Background on Jorge Esteve Recolons and His Role
Jorge Esteve Recolons, the president of the National Agricultural Council (CNA), has raised concerns about the potential consequences of increasing corn prices for large buying companies. His warnings come amidst ongoing negotiations between the Mexican Secretary of Agriculture and Development Rural (SADER) and major corn purchasers, such as Gruma and Minsa.
CNA’s Stance on Raising Corn Prices
According to Esteve Recolons, pressuring large corn-buying companies to pay higher prices would negatively impact the competitiveness of the industry. This issue, he argues, would eventually be passed on to the end consumer.
He emphasizes that farmers’ profit margins are already slim, especially for crops like corn.
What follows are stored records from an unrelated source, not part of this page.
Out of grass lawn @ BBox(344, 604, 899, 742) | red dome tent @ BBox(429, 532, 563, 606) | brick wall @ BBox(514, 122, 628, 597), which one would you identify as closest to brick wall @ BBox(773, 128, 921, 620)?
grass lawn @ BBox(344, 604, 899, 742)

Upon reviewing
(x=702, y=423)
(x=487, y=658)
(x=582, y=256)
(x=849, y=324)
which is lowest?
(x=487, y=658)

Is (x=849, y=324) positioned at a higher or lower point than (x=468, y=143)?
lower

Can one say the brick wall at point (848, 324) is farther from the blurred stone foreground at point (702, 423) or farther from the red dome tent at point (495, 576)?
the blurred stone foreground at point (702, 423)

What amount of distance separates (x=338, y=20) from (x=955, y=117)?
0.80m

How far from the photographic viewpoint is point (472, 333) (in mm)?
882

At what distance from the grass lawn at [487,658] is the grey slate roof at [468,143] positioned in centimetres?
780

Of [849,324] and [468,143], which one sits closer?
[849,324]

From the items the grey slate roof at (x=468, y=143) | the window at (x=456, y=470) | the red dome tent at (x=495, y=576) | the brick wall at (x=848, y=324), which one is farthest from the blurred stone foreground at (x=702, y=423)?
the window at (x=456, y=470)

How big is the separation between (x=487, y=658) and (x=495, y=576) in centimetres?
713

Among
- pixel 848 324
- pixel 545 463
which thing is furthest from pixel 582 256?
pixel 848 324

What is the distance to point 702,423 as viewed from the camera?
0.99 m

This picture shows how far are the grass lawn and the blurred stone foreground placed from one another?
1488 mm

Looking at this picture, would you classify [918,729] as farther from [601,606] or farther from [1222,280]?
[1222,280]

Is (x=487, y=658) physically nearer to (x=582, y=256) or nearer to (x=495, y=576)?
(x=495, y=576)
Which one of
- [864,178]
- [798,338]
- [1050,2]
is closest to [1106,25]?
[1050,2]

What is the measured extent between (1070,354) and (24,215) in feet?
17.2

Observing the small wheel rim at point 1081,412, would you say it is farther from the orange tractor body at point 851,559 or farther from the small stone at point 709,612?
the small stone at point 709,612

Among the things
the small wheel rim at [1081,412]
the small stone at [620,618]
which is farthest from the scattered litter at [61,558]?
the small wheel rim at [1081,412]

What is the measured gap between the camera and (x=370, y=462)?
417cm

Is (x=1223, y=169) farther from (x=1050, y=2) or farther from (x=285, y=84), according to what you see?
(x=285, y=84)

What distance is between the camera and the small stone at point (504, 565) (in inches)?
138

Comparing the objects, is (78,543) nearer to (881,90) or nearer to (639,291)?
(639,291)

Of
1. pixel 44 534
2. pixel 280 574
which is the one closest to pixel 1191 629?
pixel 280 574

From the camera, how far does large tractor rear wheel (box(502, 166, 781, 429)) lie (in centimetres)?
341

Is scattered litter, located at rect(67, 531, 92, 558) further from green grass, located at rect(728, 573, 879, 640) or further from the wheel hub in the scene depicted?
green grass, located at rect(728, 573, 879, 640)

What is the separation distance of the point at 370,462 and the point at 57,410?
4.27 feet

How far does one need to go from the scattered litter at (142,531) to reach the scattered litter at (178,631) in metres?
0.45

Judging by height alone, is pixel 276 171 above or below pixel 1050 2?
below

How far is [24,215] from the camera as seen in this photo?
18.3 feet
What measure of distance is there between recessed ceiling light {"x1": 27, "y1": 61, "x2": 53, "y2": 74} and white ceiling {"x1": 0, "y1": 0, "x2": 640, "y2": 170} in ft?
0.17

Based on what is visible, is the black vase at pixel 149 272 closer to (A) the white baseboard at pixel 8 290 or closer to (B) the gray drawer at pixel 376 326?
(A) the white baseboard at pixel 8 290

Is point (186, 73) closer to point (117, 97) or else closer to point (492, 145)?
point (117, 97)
Thus, demanding more payment from buyers isn’t feasible since they compete with imported goods, and “the border is open.” Consequently, buyers would likely source corn from abroad instead.
Esteve Recolons further explains that countries like the United States and Brazil provide substantial subsidies to their farmers, enabling them to sell at lower prices. To remain competitive, Mexico should consider offering similar support to its agricultural sector. Otherwise, corn producers may disappear.
Regional Differences in Corn Production and Transportation Costs
The CNA president highlights the importance of regional variations in negotiations with large flour mills. Logistics costs vary depending on the proximity to processing plants.
“If corn production is near flour mills, like Maseca or Minsa plants, they’ll likely pay a better price. However, if corn is produced in Chiapas and needs to be transported to central Mexico, logistics costs will be significantly higher,” he explains.
Key Questions and Answers
- What is the main concern of Jorge Esteve Recolons? His primary worry is that raising corn prices for large buying companies will negatively affect the industry’s competitiveness, ultimately burdening end consumers.
- Why are slim profit margins a problem for farmers? Slim margins make it challenging for farmers to absorb additional costs, such as higher payments demanded by buyers.
- How do subsidies in other countries impact Mexico’s agricultural sector? Countries like the US and Brazil offer substantial subsidies to their farmers, allowing them to sell crops at lower prices. Without similar support in Mexico, local producers may struggle to remain competitive.
- What role do regional differences play in corn negotiations? Logistics costs depend on the distance between corn production areas and flour mills. Closer proximity generally results in lower transportation expenses.
Ongoing Negotiations Between SADER and Corn Buyers
SADER, under the leadership of Claudia Sheinbaum, is engaged in discussions with major corn purchasers—like Gruma and Minsa—to secure a higher national corn price above international market levels. This initiative aims to support domestic producers amidst anticipated global production increases and subsequent price drops.
A significant portion of Mexico’s corn production, particularly from the Bajío region, is sourced by these large flour mills. Negotiations aim to establish favorable corn purchase prices for upcoming harvests by local producers.